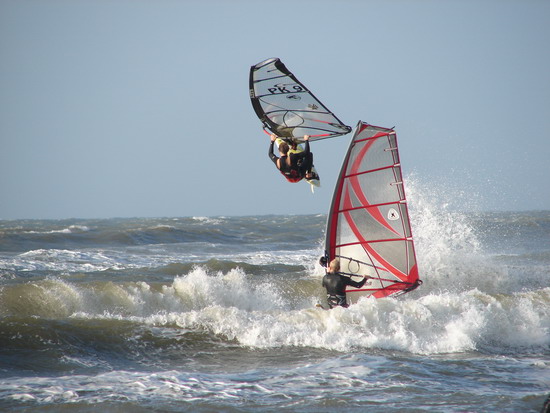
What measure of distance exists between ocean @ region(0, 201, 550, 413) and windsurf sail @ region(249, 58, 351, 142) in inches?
94.6

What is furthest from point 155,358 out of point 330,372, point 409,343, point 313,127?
point 313,127

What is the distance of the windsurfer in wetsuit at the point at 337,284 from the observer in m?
8.05

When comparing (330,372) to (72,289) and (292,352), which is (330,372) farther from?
(72,289)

● GIVEN REQUEST
Output every line of the records above verbatim, omitting the pictures.

● COMPLETED TASK
What measure of distance exists between ocean @ region(0, 201, 550, 413) and windsurf sail @ region(249, 58, 351, 142) in inches?
94.6

What is furthest from point 155,358 out of point 330,372, point 409,343, point 313,127?
point 313,127

What is the distance of the windsurfer in wetsuit at the point at 337,284 from the observer in m?
8.05

When comparing (330,372) to (72,289) and (292,352), which is (330,372) farther from?
(72,289)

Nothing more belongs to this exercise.